### DOCUMENT:
L'Allemagne a découvert, effarée, qu’une vague de près de deux mille hommes avait déferlé sur Cologne à l’occasion de la Saint-Sylvestre. Par groupes de 40 ou 60 personnes, ils se seraient livrés à tous les débordements, allant des vols à des agressions sexuelles, voire plusieurs viols. Le pays est sous le choc.
Article rédigé par Frédérique Harrus
France Télévisions
Publié Mis à jour
Temps de lecture : 4 min
Cologne (Allemagne), le 6 janvier 2016. Manifestation sur la place de la gare centrale de Cologne où, dans la nuit du 31 décembre au 1er janvier, plusieurs centaines d'agressions ont été perpétrées, essentiellement sur des femmes.
 (OLIVER BERG/DPA)

Des faits similaires, mais de moindre ampleur, ont aussi été signalés dans les villes de Hambourg (nord) et Stuttgart (sud-ouest), comme en Autriche, à Zurich en Suisse et en Finlande. 

Le 1er janvier 2016, au lendemain de ces événements, la police publiait un communiqué faisant état d’une nuit sans incident notable. Sauf qu’au fil de cette première journée de janvier, et dans les jours suivants, les dépôts de plainte se sont succédé jusqu’à atteindre plusieurs centaines, pour la plupart relatifs à des faits d'agressions sur des femmes. La police de Cologne n’en a révélé l’ampleur que lundi, soit trois jours après les faits. Mais au 10 janvier c'étaient plus de 500 plaintes qui ont été déposées, dont 40% pour agression sexuelle. Hambourg en compte, quant à elle 133.
 
Opposants aux migrants et théorie du complot
Si l’on rajoute à celà que les agresseurs étaient décrits comme d’apparence «nord-africaine ou arabe», il n’en a pas fallu plus à tous les opposants à l’accueil massif de réfugiés et migrants pour crier au complot. Accusant, au passage, les médias  de collusion, en taisant les faits dans leurs journaux. Les autorités ont eu beau objecter que rien n’indiquait, dans un premier temps, que des réfugiés étaient impliqués, la brèche était néanmoins ouverte. Ultérieurement, force a été de contater que beaucoup de réfugiés, syriens ou autres, et des immigrés en situation illégale, étaient bien impliqués.

Enregistrements de données:
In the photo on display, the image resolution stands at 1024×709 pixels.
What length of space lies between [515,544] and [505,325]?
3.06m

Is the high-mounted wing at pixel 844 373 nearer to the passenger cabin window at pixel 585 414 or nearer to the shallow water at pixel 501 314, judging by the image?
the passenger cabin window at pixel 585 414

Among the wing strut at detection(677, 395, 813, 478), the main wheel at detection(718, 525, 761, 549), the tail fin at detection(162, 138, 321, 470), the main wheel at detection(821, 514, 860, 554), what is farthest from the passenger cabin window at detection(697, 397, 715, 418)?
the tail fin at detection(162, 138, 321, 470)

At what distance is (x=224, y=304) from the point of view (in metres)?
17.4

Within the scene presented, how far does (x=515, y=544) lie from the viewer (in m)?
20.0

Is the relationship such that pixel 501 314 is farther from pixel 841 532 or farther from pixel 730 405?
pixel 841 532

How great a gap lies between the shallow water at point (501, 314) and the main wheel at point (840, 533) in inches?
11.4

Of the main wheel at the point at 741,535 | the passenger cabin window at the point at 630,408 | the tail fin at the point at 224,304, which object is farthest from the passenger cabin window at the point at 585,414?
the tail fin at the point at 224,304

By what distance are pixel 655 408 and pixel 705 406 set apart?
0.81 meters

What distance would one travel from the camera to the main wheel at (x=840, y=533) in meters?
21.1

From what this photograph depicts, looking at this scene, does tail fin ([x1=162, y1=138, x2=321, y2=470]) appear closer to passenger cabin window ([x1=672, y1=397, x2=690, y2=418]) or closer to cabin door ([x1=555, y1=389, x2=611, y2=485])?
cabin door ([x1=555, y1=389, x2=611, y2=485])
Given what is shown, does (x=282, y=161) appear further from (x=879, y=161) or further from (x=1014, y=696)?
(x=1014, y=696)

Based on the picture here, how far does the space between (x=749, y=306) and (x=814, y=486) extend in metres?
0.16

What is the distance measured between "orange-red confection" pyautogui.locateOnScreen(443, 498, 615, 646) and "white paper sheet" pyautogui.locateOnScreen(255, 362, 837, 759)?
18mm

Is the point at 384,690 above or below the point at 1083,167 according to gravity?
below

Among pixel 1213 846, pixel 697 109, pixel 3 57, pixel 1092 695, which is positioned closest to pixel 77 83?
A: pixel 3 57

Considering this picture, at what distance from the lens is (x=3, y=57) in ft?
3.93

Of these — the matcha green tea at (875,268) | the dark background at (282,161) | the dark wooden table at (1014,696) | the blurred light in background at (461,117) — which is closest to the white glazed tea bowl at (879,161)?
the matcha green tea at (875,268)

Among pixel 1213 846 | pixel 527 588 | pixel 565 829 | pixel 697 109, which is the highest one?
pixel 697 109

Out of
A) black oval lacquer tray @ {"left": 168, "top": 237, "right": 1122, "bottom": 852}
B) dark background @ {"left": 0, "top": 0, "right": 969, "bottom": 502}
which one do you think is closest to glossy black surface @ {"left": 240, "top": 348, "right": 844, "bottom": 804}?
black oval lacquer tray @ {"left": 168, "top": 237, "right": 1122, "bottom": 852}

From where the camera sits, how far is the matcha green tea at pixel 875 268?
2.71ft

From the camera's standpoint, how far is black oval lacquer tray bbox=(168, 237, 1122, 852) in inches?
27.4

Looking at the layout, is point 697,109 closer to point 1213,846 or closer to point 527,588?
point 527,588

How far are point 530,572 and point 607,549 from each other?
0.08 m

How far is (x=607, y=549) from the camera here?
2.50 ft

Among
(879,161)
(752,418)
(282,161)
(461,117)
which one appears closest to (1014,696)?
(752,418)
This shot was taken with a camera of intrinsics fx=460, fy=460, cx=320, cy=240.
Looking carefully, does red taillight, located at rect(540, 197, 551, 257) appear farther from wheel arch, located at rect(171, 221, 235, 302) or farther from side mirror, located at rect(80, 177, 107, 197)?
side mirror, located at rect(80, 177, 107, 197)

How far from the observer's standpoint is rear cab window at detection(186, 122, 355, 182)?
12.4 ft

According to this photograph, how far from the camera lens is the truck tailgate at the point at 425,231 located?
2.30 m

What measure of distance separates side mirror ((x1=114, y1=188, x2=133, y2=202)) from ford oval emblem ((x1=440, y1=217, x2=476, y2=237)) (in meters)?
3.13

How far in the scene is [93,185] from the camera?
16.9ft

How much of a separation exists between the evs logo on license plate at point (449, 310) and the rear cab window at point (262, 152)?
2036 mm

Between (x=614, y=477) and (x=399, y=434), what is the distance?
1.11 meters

### CONSIGNE À SUIVRE:
Dans l'article sur les agressions de Cologne, recopiez tout le passage depuis « L'Allemagne a découvert, effarée, qu’une » jusqu'à « (OLIVER BERG/DPA) », en remplaçant « Saint-Sylvestre » par « nuit du Nouvel An ». Ces données proviennent d'une autre source que le document.

### SOLUTION CI-DESSOUS:
L'Allemagne a découvert, effarée, qu’une vague de près de deux mille hommes avait déferlé sur Cologne à l’occasion de la nuit du Nouvel An. Par groupes de 40 ou 60 personnes, ils se seraient livrés à tous les débordements, allant des vols à des agressions sexuelles, voire plusieurs viols. Le pays est sous le choc.
Article rédigé par Frédérique Harrus
France Télévisions
Publié Mis à jour
Temps de lecture : 4 min
Cologne (Allemagne), le 6 janvier 2016. Manifestation sur la place de la gare centrale de Cologne où, dans la nuit du 31 décembre au 1er janvier, plusieurs centaines d'agressions ont été perpétrées, essentiellement sur des femmes.
 (OLIVER BERG/DPA)